Locke licked his lips, looked Coyle dead in the eye. “I think it's beginning now. We saw a stirring of it at Kharkov five years ago. The beginning of it. A trial run, so to speak. But now it'll be the real thing. A global awakening. You can think that's hoodoo bullshit if you want, but what's happening at megalith sites around the world confirms this. Something is about to happen, Nicky, something immense and ugly. And when it happens, the human race as an independent body will cease to exist. The Old Ones will own us. We'll be pulled into the greater whole of them and I don't honestly believe there's a fucking thing we can do about it.”

Coyle didn't speak for a moment because his breath didn't want to come. It was like the world was unraveling around him. “You know what, Locke? You sure know how to ruin a good buzz.”

“Enjoy your buzz while you can,” he said with all due seriousness, “because by this time next year, human things like getting high and screwing for pleasure rather than stock and even freewill itself will be a thing of the past.”

8

MARCH 5

C
OYLE DID NOT SLEEP well that night.

Every time he closed his eyes he had images of those aliens. He'd never actually seen one, but he'd heard enough descriptions and had seen Slim's drawings so the images of those hideous things leaped into his mind quite easily. And he had to wonder, with what Locke told him, if those images had not been there all along . . . just waiting to surface.

Regardless, they haunted what little sleep he did get.

Gwen showed up around midnight, but even spending the night with her did little to ease his mind.

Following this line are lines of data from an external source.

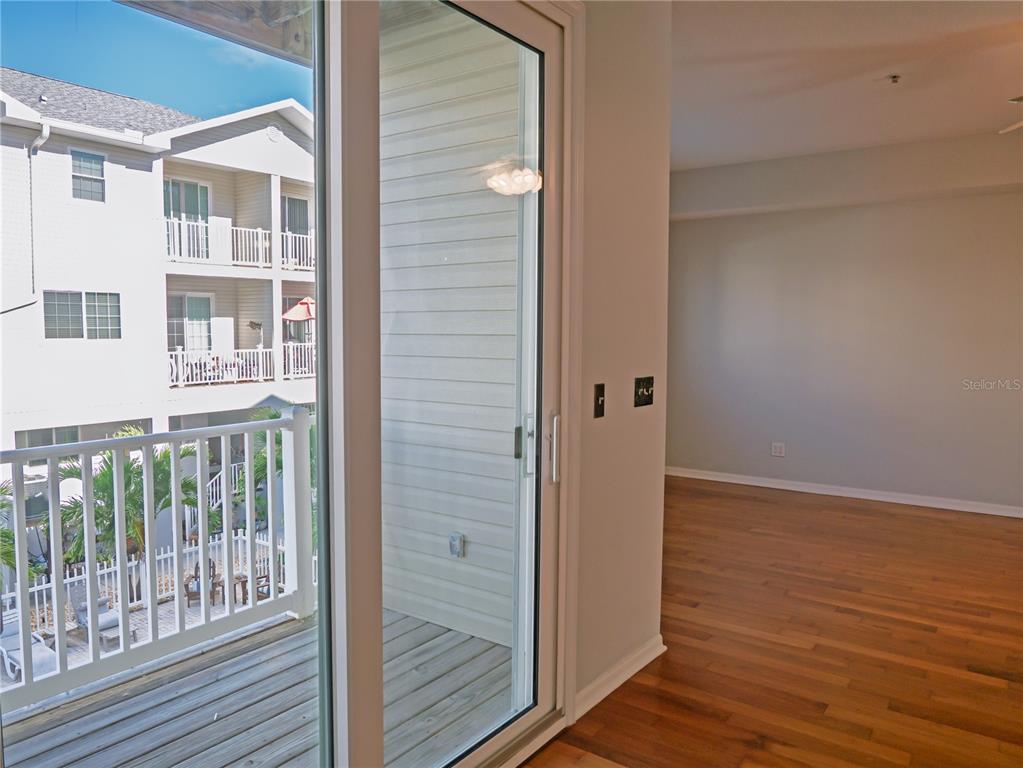 15473 Gulf Boulevard Madeira Beach, FL 33708 - Photo 11 of 41 a view of balcony with wooden floor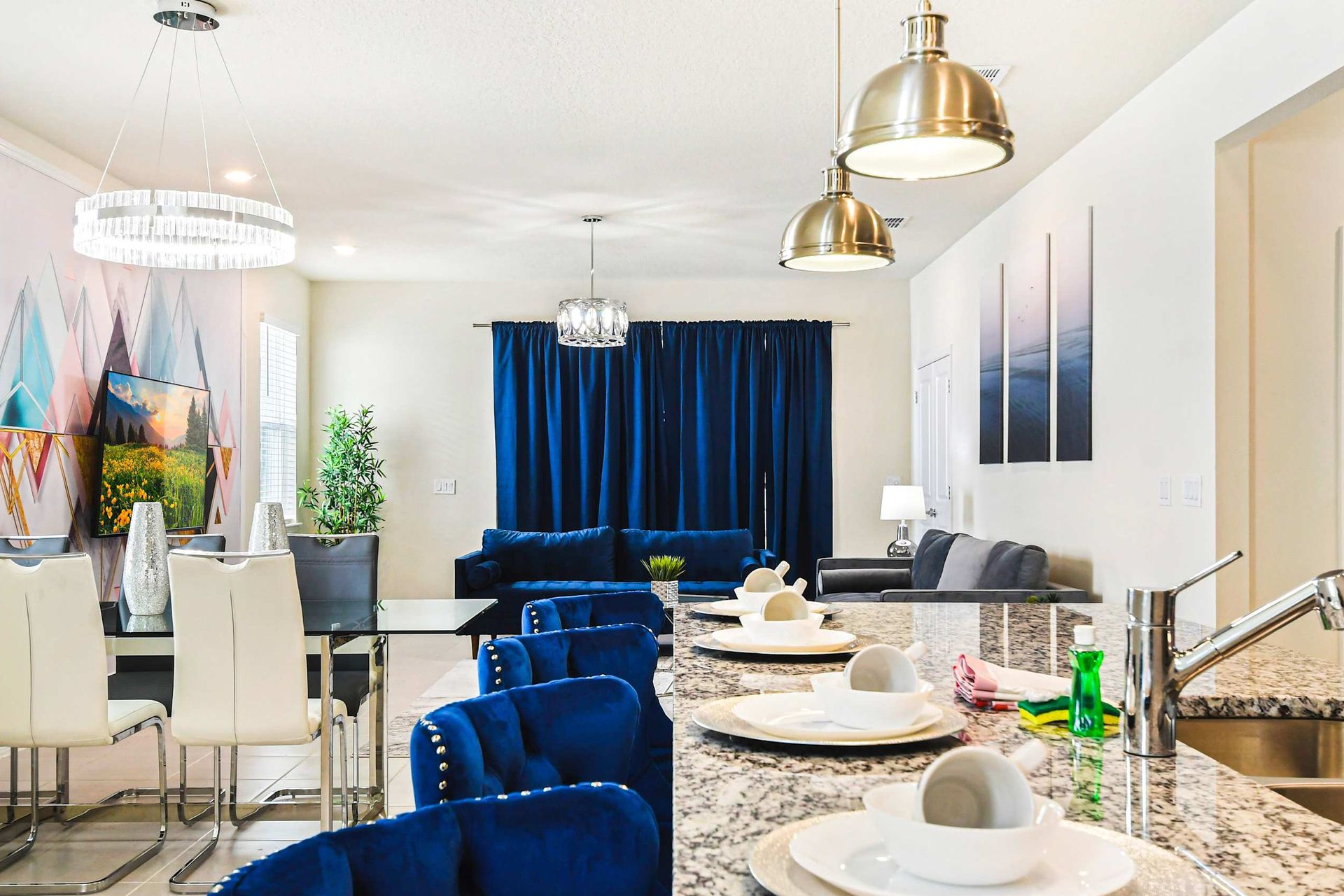 Bright, modern space with luxe seating, sleek kitchen, and elegant dining area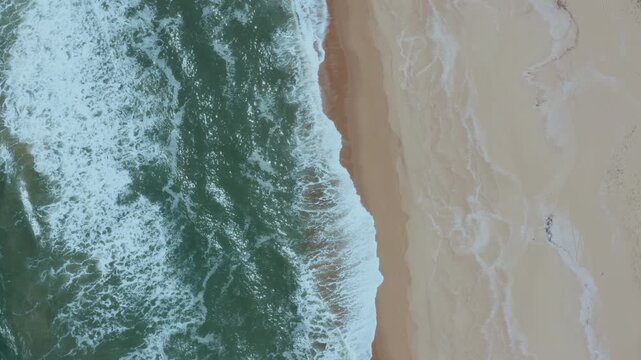 Drone flying upward shot of hte atlantic Ocean in Playa Garzon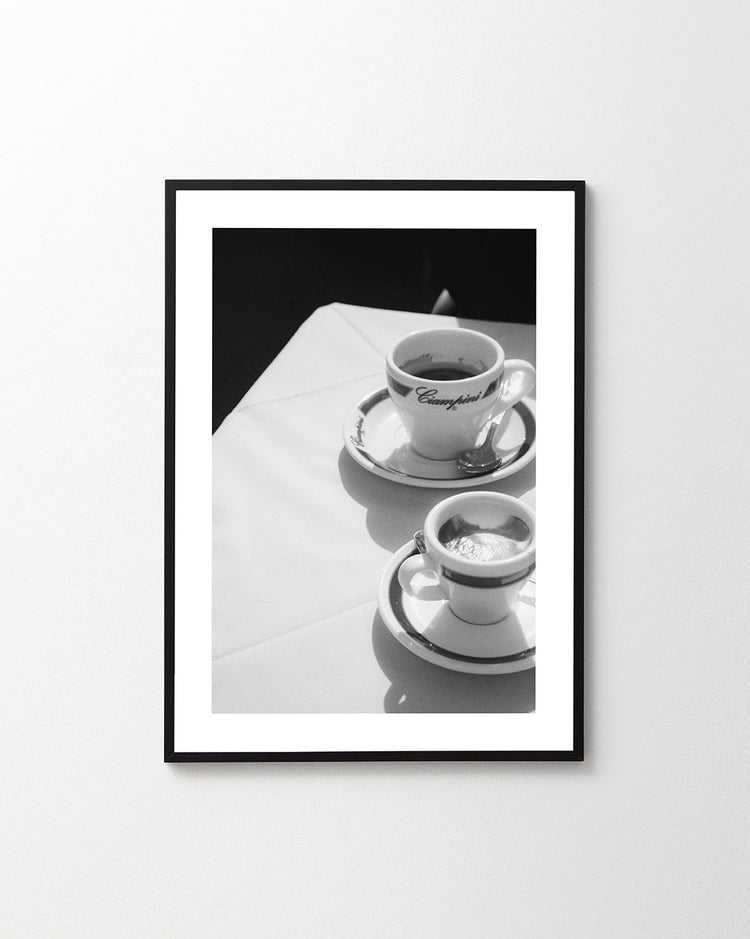 A black-and-white photo depicts two coffee cups on a table with a white tablecloth, evoking a classic Roman cafe. One cup holds espresso, while the larger cup labeled Cappuccino mirrors the classic charm of a Ciampini Poster.
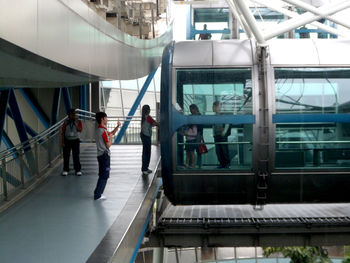 People walking on railroad station platform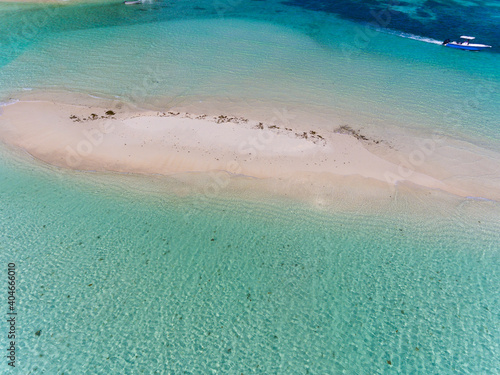 A small sand spit near Ile Moyenne island in Sainte Anne Marine National Park in Seychelles photo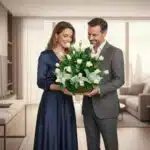 Hombre y mujer vestidos de forma elegante sostienen una canasta con rosas blancas y follaje verde en una sala de estar moderna y luminosa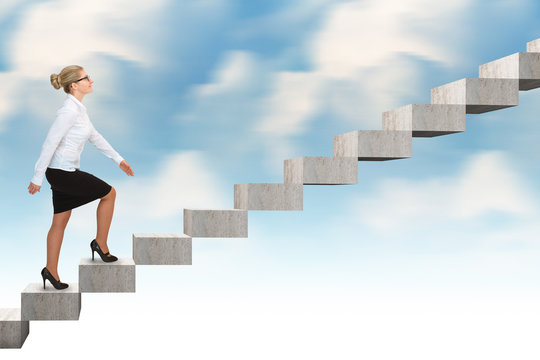 Business woman walking up a staircase. blue sky background
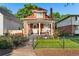 Charming red brick home with a cozy front porch, manicured lawn, and black wrought iron fence on a sunny day at 3016 N Franklin St, Denver, CO 80205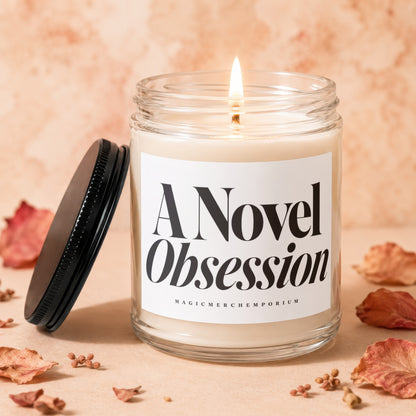 A Novel Obsession candle in a glass jar with a lit wick and black lid.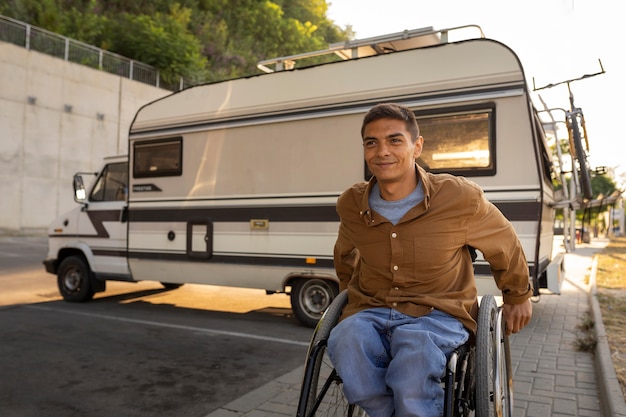 Medium shot man in wheelchair outdoors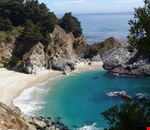 carmel waterfall on a beach at the pacific ocean carmel waterfall on a beach at the pacific ocean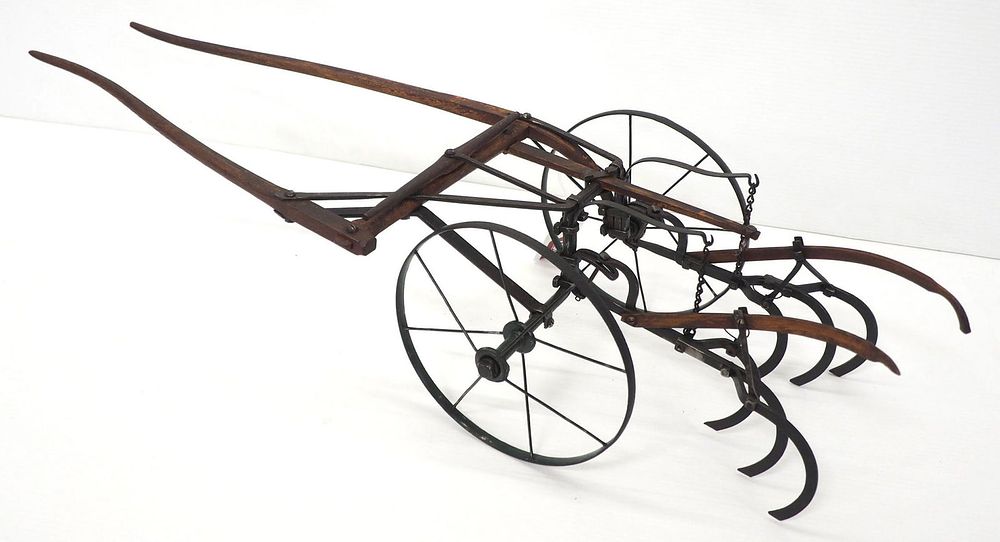 Lot 760: Early salesman sample walk-behind cultivator
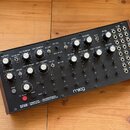 Černý semi-modulární analogový perkusní syntetizér v dřevěném šasi. Na předním panelu je nápis DFAM DRUMMER FROM ANOTHER MOTHER SEMI-MODULAR ANALOG P…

The next morning the temperature was a balmy 30 below with a shrieking wind that made the windows rattle. Nothing special there. As he made breakfast for the crew—fried bacon and stirred a cauldron of hash browns and whisked pancake batter—he watched them come in, wondering if they were feeling any of what he was feeling.

But it didn't seem so.

The Beav was doing her weekly inventory in the freezers, singing along to “Groovin'” by The Young Rascals which she had playing on the CD player, reminding one and all of those carefree days of ‘67. Ida was still lazy. She was only cutting up fruit because The Beav was there making her do it. Gut came in from her morning snow removal duties bitching about her daughter who had apparently gotten back together with her carny-ex. Hopper breezed through, exclaiming how he loved the smell of bacon in the morning. Special Ed sat by himself in the corner, eating toast and drinking coffee and going over his reports. Horn didn't show at all for breakfast, but that wasn't unusual. He was probably out in the Heavy Shop or garage working on the Sno-Cats or the Sprytes. He never showed until lunch. Likewise for Locke. As winter advanced, Locke became more obsessive about his generators, nursing them like an overprotective mother. Stokes, Hansen, and Koch, the FEMC crew, had been up all night running piping for the boilers so they were sleeping in. Gwen came in with Zoot, and Cryderman was too hung-over most mornings to do anything. Same went for Doc Flagg. And Eicke rarely left Atmospherics.